-------- DATA FOR THIS EXERCISE
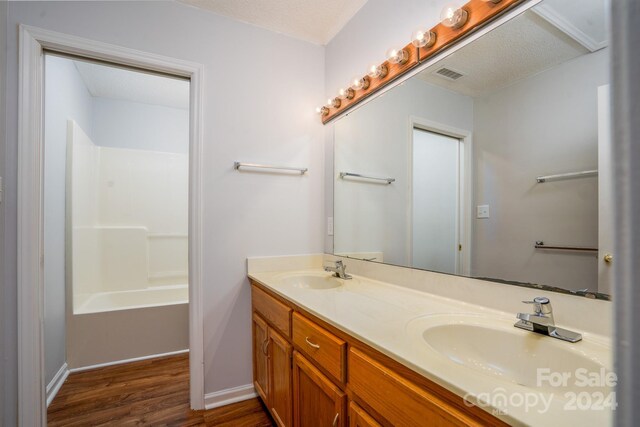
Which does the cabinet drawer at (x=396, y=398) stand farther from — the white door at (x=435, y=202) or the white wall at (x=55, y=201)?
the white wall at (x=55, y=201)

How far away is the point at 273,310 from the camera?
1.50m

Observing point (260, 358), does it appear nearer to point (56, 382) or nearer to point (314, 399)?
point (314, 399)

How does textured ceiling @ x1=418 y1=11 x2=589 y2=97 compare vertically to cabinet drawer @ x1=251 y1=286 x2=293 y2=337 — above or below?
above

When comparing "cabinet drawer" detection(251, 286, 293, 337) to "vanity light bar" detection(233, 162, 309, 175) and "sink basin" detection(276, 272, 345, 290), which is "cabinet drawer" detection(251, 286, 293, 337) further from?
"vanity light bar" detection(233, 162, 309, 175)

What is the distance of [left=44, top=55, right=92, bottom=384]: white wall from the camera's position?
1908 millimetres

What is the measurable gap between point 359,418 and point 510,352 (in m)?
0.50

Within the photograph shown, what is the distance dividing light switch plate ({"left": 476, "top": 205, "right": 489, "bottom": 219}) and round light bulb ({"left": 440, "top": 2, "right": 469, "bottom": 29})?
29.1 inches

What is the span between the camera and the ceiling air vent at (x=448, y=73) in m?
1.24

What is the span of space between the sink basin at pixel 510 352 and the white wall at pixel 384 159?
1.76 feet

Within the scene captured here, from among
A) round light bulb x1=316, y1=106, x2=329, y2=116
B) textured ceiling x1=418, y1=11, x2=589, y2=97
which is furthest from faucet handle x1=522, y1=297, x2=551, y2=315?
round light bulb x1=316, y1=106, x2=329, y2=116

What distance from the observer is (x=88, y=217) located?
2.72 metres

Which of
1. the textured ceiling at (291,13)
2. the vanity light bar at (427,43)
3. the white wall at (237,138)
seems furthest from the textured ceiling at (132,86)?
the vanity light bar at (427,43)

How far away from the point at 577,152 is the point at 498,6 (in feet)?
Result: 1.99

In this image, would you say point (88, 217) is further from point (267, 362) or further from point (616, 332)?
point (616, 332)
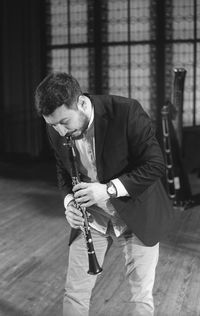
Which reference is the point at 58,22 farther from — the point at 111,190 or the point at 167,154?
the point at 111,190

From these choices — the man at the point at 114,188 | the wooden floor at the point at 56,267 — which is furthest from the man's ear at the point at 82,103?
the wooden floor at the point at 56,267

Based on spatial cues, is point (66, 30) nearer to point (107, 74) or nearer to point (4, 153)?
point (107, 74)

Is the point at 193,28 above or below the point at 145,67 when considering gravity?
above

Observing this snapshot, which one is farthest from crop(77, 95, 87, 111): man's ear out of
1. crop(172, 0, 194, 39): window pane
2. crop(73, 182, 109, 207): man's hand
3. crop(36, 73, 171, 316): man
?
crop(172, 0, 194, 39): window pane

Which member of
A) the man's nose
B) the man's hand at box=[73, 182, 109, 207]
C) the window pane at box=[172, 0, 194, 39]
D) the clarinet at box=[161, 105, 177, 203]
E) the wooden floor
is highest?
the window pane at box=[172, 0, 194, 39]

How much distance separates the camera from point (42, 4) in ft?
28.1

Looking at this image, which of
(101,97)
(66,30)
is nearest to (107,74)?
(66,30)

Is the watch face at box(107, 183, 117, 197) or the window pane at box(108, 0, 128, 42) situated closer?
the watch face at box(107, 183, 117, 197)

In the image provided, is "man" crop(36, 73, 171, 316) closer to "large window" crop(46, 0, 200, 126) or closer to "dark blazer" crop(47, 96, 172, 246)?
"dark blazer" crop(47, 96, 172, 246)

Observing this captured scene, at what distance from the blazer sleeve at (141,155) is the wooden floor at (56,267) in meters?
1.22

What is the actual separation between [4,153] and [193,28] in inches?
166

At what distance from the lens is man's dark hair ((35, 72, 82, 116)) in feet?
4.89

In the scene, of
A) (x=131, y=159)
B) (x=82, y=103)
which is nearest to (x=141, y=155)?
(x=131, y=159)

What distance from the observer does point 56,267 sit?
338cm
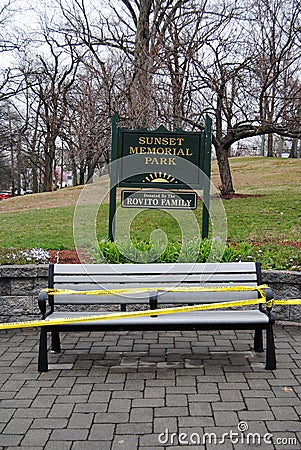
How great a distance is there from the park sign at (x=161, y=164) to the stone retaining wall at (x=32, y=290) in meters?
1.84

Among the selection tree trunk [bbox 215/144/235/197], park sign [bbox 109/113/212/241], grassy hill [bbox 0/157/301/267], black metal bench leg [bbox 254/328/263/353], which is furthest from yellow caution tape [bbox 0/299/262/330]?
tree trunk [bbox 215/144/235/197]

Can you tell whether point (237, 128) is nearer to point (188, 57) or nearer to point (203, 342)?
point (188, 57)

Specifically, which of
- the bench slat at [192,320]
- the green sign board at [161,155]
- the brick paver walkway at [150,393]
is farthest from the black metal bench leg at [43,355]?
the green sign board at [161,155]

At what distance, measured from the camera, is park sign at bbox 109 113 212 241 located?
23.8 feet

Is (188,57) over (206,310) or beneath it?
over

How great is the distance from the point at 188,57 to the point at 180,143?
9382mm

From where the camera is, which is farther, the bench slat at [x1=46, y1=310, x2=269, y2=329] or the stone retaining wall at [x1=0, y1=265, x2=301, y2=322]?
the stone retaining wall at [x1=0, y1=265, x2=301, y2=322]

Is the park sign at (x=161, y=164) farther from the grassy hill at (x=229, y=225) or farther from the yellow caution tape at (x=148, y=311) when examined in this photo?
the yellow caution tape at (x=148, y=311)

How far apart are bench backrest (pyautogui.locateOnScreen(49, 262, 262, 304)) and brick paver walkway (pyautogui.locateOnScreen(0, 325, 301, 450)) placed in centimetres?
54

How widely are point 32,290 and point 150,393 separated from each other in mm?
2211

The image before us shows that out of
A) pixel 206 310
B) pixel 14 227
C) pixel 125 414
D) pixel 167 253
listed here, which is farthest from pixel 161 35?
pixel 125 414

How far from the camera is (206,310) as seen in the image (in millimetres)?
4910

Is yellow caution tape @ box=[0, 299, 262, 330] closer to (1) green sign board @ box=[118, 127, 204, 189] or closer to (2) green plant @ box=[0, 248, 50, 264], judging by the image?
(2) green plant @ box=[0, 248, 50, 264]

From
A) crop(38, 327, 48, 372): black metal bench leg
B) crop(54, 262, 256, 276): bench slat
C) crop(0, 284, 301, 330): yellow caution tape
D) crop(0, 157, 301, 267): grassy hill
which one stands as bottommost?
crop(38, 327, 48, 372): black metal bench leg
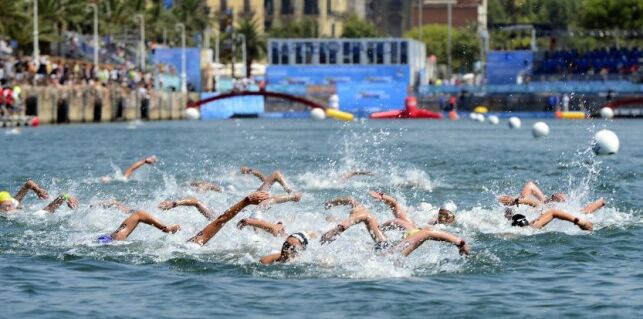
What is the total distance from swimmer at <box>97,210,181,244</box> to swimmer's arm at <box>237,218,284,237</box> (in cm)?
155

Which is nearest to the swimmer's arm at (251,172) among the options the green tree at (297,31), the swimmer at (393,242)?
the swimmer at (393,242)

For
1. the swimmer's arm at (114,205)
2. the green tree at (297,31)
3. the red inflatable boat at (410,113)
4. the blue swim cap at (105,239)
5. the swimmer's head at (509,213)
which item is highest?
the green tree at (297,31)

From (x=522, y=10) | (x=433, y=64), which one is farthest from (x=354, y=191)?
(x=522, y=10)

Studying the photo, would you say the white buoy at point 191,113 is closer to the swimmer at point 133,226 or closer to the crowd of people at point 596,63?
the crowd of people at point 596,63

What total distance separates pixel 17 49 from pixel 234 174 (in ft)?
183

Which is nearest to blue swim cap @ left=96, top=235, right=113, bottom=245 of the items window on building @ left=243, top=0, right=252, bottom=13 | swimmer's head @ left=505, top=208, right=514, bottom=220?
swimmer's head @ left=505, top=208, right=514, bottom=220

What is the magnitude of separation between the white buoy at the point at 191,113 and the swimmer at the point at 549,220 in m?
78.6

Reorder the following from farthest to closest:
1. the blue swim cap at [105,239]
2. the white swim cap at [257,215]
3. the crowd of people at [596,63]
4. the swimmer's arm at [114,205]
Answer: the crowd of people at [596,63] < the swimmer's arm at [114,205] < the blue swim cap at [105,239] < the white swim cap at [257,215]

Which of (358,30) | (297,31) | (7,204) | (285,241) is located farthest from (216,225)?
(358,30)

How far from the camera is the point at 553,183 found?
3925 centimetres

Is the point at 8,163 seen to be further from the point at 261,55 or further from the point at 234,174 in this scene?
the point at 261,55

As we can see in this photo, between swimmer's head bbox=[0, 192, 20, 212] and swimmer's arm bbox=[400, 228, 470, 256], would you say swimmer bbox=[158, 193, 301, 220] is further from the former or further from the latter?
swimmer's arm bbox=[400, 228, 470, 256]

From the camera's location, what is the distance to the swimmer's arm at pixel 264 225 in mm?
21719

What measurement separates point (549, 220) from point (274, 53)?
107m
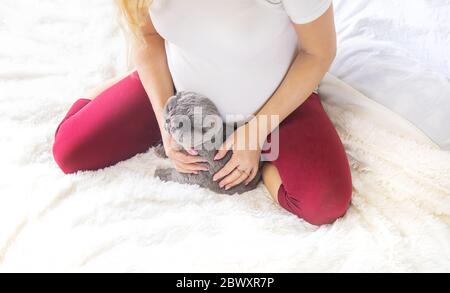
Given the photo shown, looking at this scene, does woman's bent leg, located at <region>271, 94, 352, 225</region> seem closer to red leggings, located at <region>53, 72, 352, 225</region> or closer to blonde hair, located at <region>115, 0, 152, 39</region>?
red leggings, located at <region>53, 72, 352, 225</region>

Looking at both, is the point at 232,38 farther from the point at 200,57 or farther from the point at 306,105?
----------------
THE PROBLEM →
Turn the listing into a Markdown table with the columns No. and Line, starting with the line that contains "What is the distance of" and going on through the line that contains "Result: 1.99". Leave out blank lines.

FINAL ANSWER →
| No. | Line |
|---|---|
| 1 | What is the distance of [left=44, top=55, right=92, bottom=384]: white wall from the camera's position? |
| 2 | 1908 millimetres |
| 3 | What is the measurable gap between point 359,418 and point 510,352 (in m)? |
| 4 | 0.50 |
| 5 | Within the photograph shown, what is the distance dividing light switch plate ({"left": 476, "top": 205, "right": 489, "bottom": 219}) and round light bulb ({"left": 440, "top": 2, "right": 469, "bottom": 29})? |
| 6 | 29.1 inches |
| 7 | What is the span between the camera and the ceiling air vent at (x=448, y=73) in m? |
| 8 | 1.24 |
| 9 | What is the span of space between the sink basin at pixel 510 352 and the white wall at pixel 384 159? |
| 10 | 1.76 feet |
| 11 | Within the scene captured here, from among |
| 12 | A) round light bulb x1=316, y1=106, x2=329, y2=116 |
| 13 | B) textured ceiling x1=418, y1=11, x2=589, y2=97 |
| 14 | which is furthest from faucet handle x1=522, y1=297, x2=551, y2=315? |
| 15 | round light bulb x1=316, y1=106, x2=329, y2=116 |
| 16 | What distance from the observer is (x=88, y=217) located? |
| 17 | 2.72 metres |
| 18 | Which of |
| 19 | 1. the textured ceiling at (291,13) |
| 20 | 2. the vanity light bar at (427,43) |
| 21 | 3. the white wall at (237,138) |
| 22 | seems furthest from the textured ceiling at (132,86)? |
| 23 | the vanity light bar at (427,43) |
| 24 | How far away from the point at 577,152 is the point at 498,6 (in feet)? |
| 25 | Result: 1.99 |